Perth Concert Hall
The Scottish Chamber Orchestra’s marketing department sold this season-closer under the banner “Maxim’s Firebird” and energetic Principal Conductor Maxim Emelyanychev obliged by delivering a singular account of Stravinsky’s score that was only predictable in its unpredictability.
Preceded by the encapsulation of Beethoven’s craft that is the Leonore Overture No 3 and the equally compact and radical First Violin Concerto of Prokofiev, with Alina Ibragimova as soloist, this was a concert of music usually heard by larger orchestras performed by a big edition of the SCO that made explicit use and purpose of its chamber music sensibilities.
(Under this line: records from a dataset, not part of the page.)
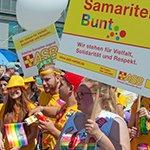 """Arbeiter Samariter """"Bunt"""" demonstriert für Vielfalt"""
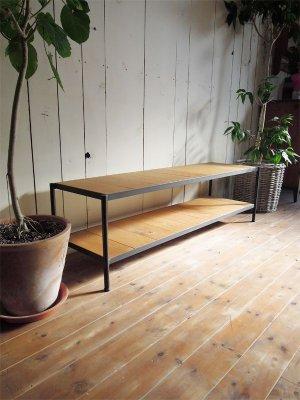 サイズ・カラー・木材を選べるオーダーメイドのアイアンテレビボードです。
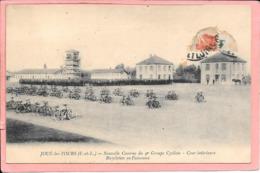Joué Les Tours - Nouvelle Caserne Du 9ème Groupe Cycliste - Cour Intérieure Bicyclettes En Faisceaux Parfait état - France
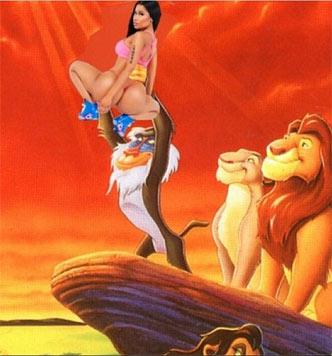 """Nicki Minajs Rückenansicht in einer Szene aus """"König der Löwen"""" (Bild: instagram.com/nickiminaj)"""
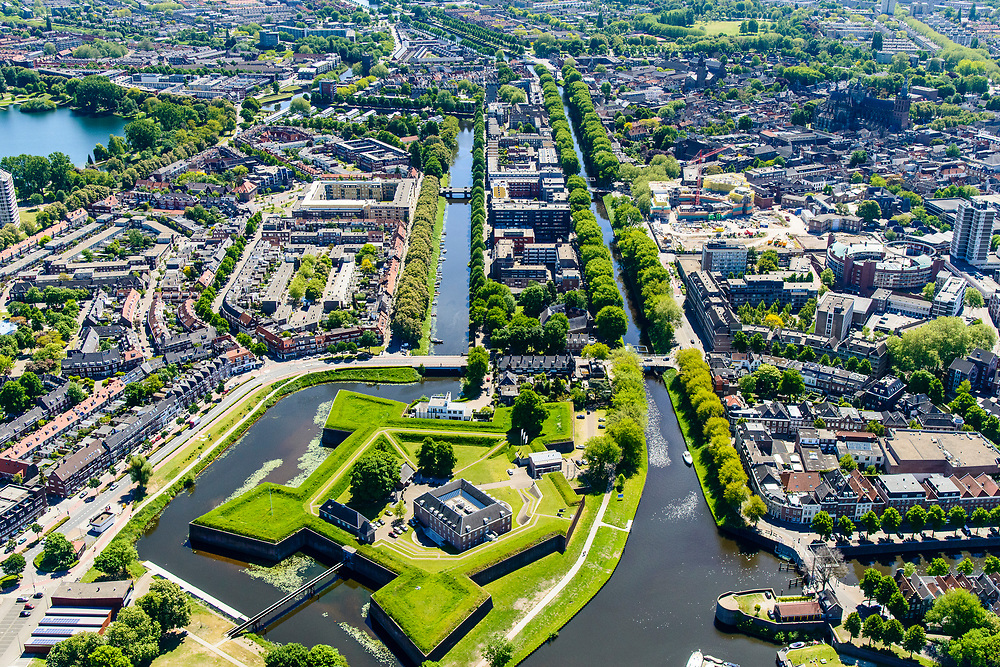 Nederland, Noord-Brabant, Den Bosch, 13-05-2019; Citadel van 's-Hertogenbosch, voormalig fort. De rivieren Aa, Dommel, Dieze en de Zuid-Willemsvaart komen rond het bastion samen.  Zuid-Willemsvaart in zuidelijke richting.<br /> Citadel of 's-Hertogenbosch, former fort, confluence of rivers en canal.<br /> <br /> luchtfoto (toeslag op standard tarieven);<br /> aerial photo (additional fee required);<br /> copyright foto/photo Siebe Swart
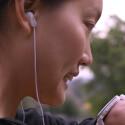 Pebble Time bietet ein Mikrofon für Sprachnachrichten.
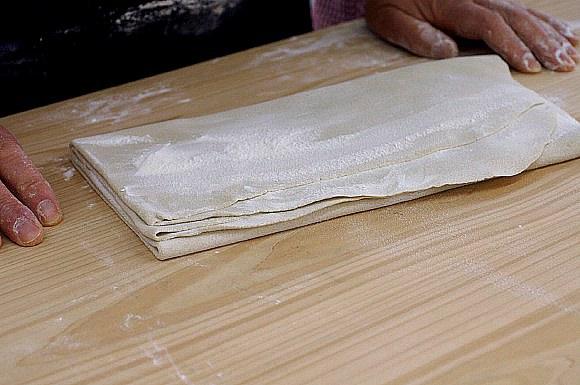 蕎麦うち体験教室に参加してみました。愛川町レディースプラザにて。_b0033423_1224566.jpg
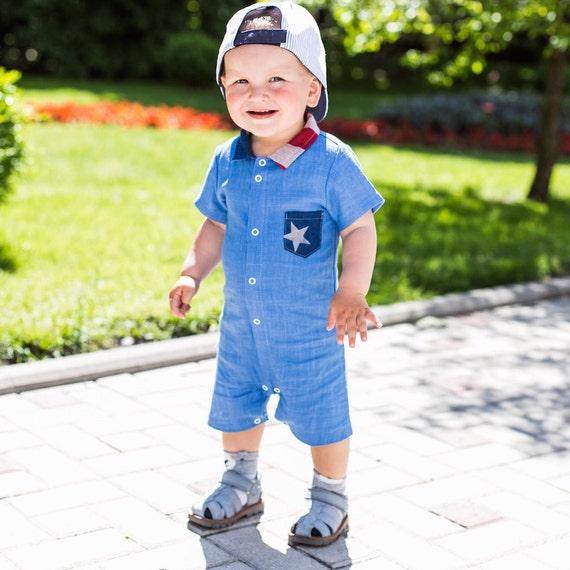 Chemise Captain America.Linen Combi-short (coton). Barboteuse de jambe courte. Barboteuse bébé bleu. Les enfants chemise mousseline avec pied court Combi-short lin
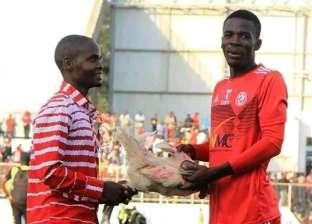 """صور.. حقيقة حصول """"رجل المباراة"""" في ديربي مالاوي على دجاجة كجائزة"""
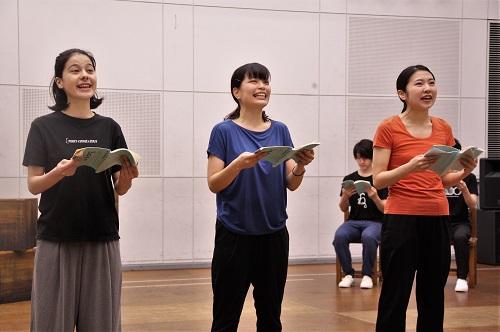 写真左から:ユーリック永扇、大久保眞希、松内慶乃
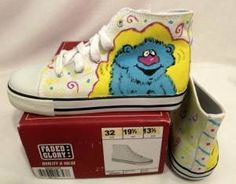 Had so much fun painting this cuddly fella on these sneakers. Give your little one happy feet! They're available on eBay!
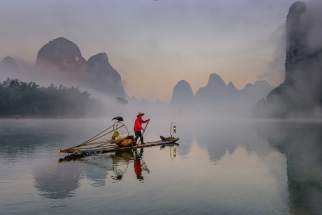 Guilin Cormorant Fisherman in the Mist. China Photo Tour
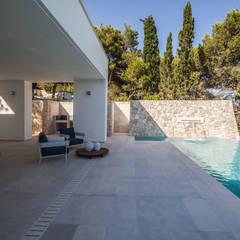 Villa Ciano: Piscina in stile  di sebastiano canzano architetto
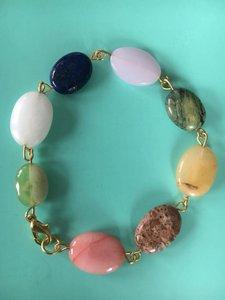 Armband in vrolijke kleuren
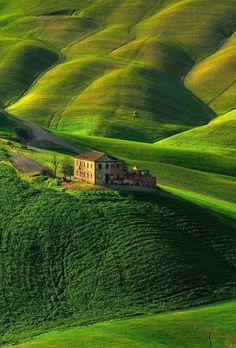 The spectacular rolling hills of Toscana Places Around The World, Oh The Places You'll Go, Places To Travel, Places To Visit, Around The Worlds, Travel Destinations, Travel Deals, Wonderful Places, Beautiful Places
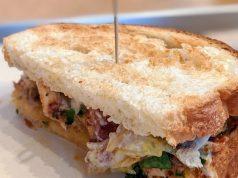 un sandwich poulpe tahini chou kale, citron confit de Mokoloco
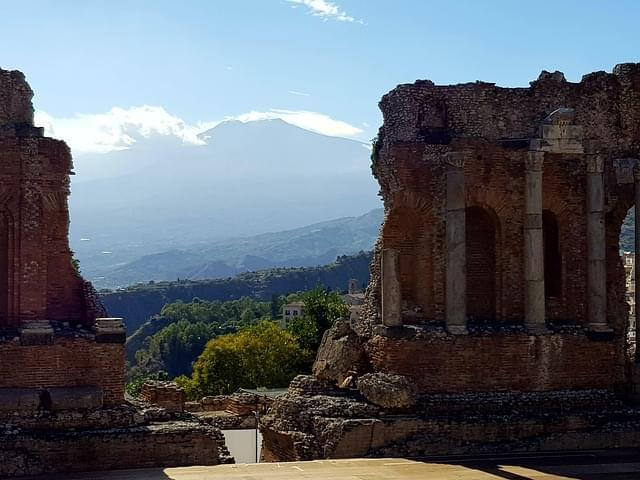 taormina etna sicilia teatro greco 1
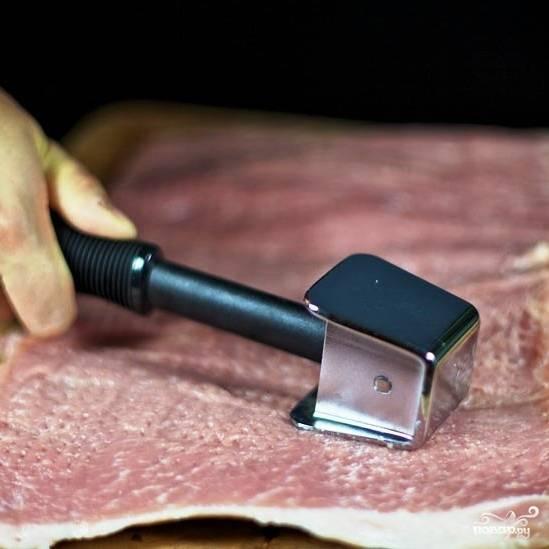 Щедро солим и отбиваем мясо.
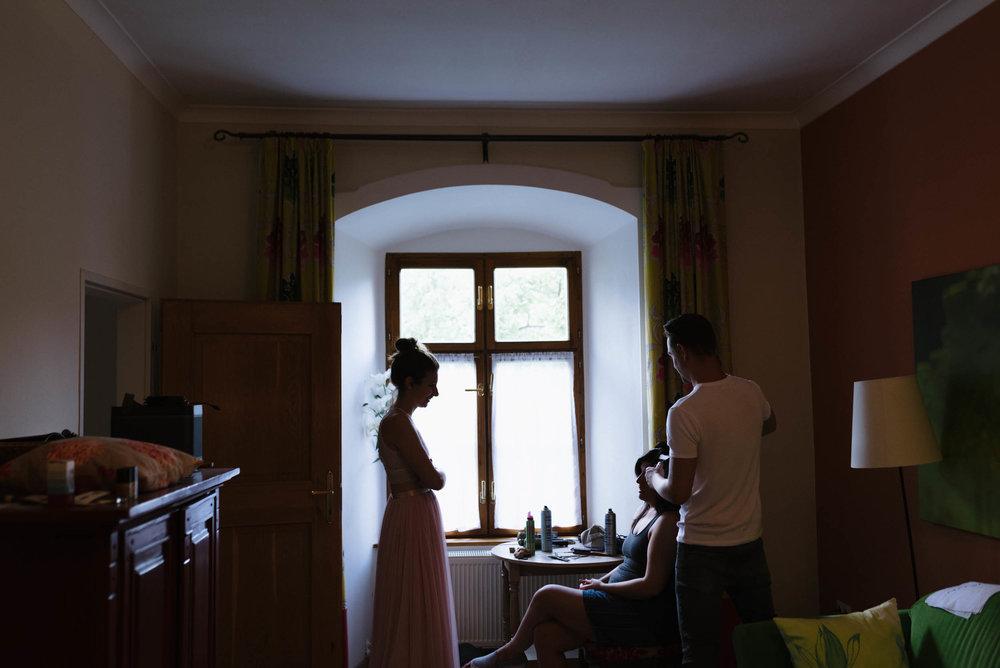 belle&sass__Hochzeit im Weingut Holzapfel_0008.jpg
In all cases, but especially in the Stravinsky, the result was revelatory. There were details in the music that appeared fresh and newly-minted; from Simon Smith’s celesta and piano and Eleanor Hudson’s harp on the one hand, and from first horn Zoe Tweed, first flute Daniel Pailthorpe and the regulars on the reed instruments on the other.
Just as important, though, was the dynamic control the conductor produced from the musicians all evening. That was evident in his clear insistence on playing more softly at the start of the Beethoven, and reached its apotheosis in the sequence of Rondo, Infernal dance, Lullaby and Hymn at the culmination of the Stravinsky. There have been louder Firebirds, but few with such contrasts in sound and mood, turning on a sixpence with breath-catching impact, and with a momentum that was truly magnificent.
Towards the end of Overture, following a perfectly positioned off-stage trumpet, there was a brief sense that the winds were overloud, even as the strings produced an impressive pianissimo, but in the Firebird Suite (the version Stravinsky made in 1945) the balance was always fascinating. It should be remembered that this is the hall in which Emelyanychev and the SCO worked on filmed music during lockdown, so they know the acoustic well.
That applied to the concerto as well, with Ibragimova fully on board with the project and projecting her own virtuosity at often daringly low volume. The opening Andantino began very quietly indeed and even the central, speedy Scherzo: Vivacissimo was working to hairline tolerances in terms of balance between soloist and ensemble. The concerto may not have had the narrative of the other works on the programme, but it lacked nothing in drama. The lyricism that reappears in the final movement was combined with a powerful edge, honed like tempered steel.
As former chief conductor Robin Ticciati steered the SCO into spheres of music it had previously not visited, as well as recalibrating more familiar repertoire, so too, in his own inimitable style, has Maxim Emelyanychev. He may, however, be bringing a more radical, and – crucially – more intimate approach to that aspect of his job.
Concert repeated at the Usher Hall, Edinburgh and City Halls, Glasgow tonight and tomorrow.